#### Reading text

Also notice that different signs are used for the corrections in
$d_v^n$ and $u_v^n$ as this seems to be suggested by theoretical
evidence \cite{rodionov}. We have also considered the
case where both signs coincide and the conclusions presented here 
are insensitive to such a choice.
Of course, $\int_0^1 dx \delta (x) = 0$
to preserve the number of valence quarks. 
Using the experimental result for $A_{DY} (x)$, we can 
estimate the amount of charge symmetry breaking. 

For that purpose, we 
will work with the MRS parametrization, $S_0^{\prime}$, for $\overline q (x)$,
$u_v (x)$ and $d_v (x)$. In this parametrization the sea is symmetric and,
for $x=0.18$, $Q^2 = (5.22\;GeV)^2 = x^2 s$ for $s=(29\; GeV)^2$ the square of 
the center of 
mass energy of the NA51 experiment, it gives $\overline q (x=0.18) = 0.348$, 
$u_v (x=0.18)=3.13$ and $d_v (x=0.18)=1.486$. From the experimental result 
quoted in Eq. (\ref{e1}) we then obtain:
 
\be
\overline\delta (x=0.18) = 0.2088 - 0.0933 \delta (x=0.18).
\label{03}
\ee
In calculating Eq. (\ref{03}) we 
disregarded the sea-sea correction term ($20\overline q (x)/d_v (x)$)
and took only the central
value of the measured asymmetry. This is a good approximation as,
using the same procedure when recalculating result (\ref{01}), we get
$\lambda_s (x=0.18) \simeq 0.53$. Eq. (\ref{03}) tells us that
the interpretation of the Drell-Yan asymmetry purely in terms of
charge symmetry violation is very unlikely because of the size of the
breaking necessary to fit the data. Of course, the procedure is not
entirely consistent because the $S_0^{\prime}$ parametrization was constructed with 
the assumption $\overline\delta (x) = \delta (x) = 0$. Thus, Eq. (\ref{03})
should be seen only as a guide. 

If we take for 
instance $\delta (x) = \overline\delta (x)$, we have 
$\overline\delta (x=0.18)\simeq 0.19$,
which means that the factor giving the breaking is about $55\%$
of the antiquark distribution itself - clearly too large value. 
On the other hand,
there is no reason at all to interpret the NA51 result solely in terms
of isospin breaking between the proton and the neutron.

########

Reproduce the passage of the text on charge symmetry breaking between "should be seen" and "and the neutron.", inclusive.

#### Extracted records

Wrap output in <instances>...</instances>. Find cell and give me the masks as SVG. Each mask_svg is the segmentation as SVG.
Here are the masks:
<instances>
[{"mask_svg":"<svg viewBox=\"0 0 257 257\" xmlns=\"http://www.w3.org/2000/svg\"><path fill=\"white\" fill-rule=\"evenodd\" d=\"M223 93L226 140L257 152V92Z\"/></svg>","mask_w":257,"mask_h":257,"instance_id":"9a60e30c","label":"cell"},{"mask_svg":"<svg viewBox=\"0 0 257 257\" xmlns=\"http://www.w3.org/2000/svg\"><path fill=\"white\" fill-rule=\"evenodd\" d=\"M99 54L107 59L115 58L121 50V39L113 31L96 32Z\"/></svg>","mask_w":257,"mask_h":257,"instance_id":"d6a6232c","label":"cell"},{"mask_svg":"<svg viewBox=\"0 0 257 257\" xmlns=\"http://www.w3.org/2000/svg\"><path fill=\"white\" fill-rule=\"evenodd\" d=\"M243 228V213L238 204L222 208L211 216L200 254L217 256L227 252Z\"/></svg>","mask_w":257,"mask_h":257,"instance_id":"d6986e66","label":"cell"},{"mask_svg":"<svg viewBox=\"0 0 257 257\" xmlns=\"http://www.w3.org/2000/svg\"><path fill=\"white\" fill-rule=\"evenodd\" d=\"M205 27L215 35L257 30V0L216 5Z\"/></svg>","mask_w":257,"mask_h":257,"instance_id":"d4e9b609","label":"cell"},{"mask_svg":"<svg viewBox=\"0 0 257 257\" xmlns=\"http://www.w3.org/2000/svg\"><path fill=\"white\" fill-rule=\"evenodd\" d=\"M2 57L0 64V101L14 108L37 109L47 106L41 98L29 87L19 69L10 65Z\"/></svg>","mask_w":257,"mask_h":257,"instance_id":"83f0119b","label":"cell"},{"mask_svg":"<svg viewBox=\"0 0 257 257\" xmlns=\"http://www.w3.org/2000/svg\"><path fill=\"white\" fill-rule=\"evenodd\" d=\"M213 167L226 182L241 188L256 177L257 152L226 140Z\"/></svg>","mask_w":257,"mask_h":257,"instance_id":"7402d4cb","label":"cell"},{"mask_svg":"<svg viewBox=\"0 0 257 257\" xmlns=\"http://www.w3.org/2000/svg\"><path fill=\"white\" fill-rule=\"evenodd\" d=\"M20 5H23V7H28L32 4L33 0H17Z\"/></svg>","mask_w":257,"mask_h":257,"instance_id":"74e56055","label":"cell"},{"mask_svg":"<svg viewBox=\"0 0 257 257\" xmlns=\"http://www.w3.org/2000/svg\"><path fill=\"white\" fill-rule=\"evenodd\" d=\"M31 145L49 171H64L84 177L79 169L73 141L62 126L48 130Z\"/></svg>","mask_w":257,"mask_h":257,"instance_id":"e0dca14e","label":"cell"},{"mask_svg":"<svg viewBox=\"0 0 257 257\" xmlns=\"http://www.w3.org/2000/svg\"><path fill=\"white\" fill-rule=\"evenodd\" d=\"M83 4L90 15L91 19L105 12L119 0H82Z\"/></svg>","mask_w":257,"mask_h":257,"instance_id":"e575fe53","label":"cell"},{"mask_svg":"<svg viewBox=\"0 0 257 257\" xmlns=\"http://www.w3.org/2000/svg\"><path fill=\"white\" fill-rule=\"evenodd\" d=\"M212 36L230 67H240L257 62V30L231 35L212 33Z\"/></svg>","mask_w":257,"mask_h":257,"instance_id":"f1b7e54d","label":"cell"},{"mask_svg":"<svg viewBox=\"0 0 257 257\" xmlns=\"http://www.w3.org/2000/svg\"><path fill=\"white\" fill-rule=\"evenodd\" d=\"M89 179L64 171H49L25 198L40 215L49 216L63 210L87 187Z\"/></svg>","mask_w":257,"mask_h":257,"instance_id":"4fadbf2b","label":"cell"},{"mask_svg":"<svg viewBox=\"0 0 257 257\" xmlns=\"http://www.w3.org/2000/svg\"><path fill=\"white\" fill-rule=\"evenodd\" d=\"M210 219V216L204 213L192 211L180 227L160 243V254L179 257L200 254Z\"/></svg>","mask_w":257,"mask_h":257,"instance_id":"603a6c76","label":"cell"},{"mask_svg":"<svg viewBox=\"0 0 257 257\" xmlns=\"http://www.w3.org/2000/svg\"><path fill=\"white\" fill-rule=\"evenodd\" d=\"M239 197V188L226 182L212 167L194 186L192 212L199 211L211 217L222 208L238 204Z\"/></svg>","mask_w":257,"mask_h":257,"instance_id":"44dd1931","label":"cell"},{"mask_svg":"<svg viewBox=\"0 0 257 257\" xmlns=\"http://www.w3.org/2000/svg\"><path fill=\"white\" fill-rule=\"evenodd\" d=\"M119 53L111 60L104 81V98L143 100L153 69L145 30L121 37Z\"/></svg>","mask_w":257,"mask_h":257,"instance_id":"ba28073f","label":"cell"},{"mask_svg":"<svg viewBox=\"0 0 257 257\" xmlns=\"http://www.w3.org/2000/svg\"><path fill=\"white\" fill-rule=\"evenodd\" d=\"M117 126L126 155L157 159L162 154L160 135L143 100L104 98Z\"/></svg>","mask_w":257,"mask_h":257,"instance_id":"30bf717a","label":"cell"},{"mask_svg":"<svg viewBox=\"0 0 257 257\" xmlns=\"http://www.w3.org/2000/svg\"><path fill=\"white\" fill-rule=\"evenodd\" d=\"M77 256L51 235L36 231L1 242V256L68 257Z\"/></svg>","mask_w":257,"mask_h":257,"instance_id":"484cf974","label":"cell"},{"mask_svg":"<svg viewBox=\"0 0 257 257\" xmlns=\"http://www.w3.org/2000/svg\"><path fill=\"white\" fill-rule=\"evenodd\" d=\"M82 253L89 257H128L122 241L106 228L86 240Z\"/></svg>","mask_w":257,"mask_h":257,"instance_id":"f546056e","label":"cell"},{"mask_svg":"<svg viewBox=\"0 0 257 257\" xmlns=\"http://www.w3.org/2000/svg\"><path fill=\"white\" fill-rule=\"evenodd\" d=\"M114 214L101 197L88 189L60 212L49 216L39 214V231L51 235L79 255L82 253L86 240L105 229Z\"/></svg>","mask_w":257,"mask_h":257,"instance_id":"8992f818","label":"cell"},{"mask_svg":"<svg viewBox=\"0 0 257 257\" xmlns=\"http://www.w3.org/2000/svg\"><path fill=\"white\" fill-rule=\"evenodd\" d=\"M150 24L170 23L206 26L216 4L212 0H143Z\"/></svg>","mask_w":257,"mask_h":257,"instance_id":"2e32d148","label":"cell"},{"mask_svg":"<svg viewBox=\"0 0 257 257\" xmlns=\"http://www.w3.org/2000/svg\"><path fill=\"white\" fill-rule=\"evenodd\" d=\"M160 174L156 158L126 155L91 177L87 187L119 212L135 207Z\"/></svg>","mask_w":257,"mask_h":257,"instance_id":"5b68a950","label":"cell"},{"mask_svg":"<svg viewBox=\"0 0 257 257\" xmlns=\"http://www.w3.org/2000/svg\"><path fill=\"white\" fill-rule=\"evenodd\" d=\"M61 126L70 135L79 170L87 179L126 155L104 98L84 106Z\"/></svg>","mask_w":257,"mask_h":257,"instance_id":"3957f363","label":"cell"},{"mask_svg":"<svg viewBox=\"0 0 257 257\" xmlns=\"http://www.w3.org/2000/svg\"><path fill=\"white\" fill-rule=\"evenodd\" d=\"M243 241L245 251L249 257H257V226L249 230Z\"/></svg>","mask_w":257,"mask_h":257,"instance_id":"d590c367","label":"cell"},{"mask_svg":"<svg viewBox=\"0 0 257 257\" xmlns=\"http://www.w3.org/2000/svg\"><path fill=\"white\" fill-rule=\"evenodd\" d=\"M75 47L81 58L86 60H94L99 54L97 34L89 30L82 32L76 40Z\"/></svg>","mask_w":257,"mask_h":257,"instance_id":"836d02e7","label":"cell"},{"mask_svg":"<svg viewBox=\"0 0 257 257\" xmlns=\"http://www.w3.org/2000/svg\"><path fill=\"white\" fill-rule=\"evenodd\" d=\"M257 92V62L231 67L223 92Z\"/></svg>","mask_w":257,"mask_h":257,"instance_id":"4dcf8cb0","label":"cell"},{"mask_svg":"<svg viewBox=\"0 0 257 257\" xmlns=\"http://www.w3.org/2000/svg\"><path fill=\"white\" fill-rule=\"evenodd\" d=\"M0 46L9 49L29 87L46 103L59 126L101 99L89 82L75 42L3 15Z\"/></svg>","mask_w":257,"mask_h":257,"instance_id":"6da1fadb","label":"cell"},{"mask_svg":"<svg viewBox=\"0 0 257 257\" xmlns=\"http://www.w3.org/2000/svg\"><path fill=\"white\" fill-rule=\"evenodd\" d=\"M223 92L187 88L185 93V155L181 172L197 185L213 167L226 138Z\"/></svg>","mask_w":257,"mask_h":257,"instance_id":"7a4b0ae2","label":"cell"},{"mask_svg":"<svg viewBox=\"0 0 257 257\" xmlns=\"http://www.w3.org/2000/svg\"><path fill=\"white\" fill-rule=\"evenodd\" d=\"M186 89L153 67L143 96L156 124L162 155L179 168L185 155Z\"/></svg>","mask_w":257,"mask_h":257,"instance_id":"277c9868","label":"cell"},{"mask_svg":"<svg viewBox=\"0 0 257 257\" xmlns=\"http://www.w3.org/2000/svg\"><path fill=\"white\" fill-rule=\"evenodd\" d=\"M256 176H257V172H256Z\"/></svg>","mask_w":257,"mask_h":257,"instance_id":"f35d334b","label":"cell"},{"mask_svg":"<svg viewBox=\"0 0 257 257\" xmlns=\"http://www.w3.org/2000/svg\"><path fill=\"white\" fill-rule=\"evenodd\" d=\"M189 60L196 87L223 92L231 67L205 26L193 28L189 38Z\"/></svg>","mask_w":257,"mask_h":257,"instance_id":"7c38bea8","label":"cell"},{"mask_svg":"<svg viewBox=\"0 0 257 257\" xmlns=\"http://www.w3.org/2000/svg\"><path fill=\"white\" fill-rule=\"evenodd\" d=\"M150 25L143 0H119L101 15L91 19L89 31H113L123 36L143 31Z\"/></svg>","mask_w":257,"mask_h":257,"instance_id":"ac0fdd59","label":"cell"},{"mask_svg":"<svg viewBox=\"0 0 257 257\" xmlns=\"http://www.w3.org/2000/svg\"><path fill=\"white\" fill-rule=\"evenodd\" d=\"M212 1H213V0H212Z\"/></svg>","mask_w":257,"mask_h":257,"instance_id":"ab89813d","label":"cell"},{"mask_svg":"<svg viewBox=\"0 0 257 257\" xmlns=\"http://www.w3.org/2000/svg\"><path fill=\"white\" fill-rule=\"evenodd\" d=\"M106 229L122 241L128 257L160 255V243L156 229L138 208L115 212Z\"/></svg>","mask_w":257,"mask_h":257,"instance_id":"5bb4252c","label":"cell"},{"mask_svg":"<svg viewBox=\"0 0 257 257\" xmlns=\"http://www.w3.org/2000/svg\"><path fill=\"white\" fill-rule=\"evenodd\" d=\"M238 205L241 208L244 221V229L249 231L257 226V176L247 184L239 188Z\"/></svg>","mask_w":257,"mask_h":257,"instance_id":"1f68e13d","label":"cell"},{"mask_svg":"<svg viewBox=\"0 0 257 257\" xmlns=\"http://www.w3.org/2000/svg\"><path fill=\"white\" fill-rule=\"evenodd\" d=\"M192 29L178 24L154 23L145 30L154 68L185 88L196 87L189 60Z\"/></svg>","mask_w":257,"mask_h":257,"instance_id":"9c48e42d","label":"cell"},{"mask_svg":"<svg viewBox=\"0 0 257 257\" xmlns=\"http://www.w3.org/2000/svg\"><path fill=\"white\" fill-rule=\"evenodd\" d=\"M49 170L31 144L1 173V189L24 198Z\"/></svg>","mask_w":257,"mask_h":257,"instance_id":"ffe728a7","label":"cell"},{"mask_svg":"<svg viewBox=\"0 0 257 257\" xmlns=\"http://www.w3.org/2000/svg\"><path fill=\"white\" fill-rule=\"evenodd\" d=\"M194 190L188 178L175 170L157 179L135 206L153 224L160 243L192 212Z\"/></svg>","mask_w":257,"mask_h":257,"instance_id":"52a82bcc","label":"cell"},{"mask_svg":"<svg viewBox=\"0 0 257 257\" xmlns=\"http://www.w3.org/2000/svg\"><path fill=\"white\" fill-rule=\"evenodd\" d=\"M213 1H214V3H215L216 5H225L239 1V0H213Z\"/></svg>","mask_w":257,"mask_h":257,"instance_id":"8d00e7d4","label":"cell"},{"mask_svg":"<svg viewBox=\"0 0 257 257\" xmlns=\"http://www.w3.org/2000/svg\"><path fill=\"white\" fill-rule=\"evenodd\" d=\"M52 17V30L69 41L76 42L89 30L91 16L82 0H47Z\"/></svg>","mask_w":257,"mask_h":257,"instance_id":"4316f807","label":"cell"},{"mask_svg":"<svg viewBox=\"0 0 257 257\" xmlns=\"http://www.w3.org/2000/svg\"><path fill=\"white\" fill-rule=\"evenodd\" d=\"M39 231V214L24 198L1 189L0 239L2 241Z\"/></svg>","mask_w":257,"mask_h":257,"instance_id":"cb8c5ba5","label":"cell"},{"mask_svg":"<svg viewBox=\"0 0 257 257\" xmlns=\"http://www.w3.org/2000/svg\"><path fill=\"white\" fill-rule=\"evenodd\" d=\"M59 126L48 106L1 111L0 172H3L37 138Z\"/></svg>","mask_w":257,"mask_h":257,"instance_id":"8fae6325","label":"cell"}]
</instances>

########

Solution -
should be seen only as a guide. 

If we take for 
instance $\delta (x) = \overline\delta (x)$, we have 
$\overline\delta (x=0.18)\simeq 0.19$,
which means that the factor giving the breaking is about $55\%$
of the antiquark distribution itself - clearly too large value. 
On the other hand,
there is no reason at all to interpret the NA51 result solely in terms
of isospin breaking between the proton and the neutron.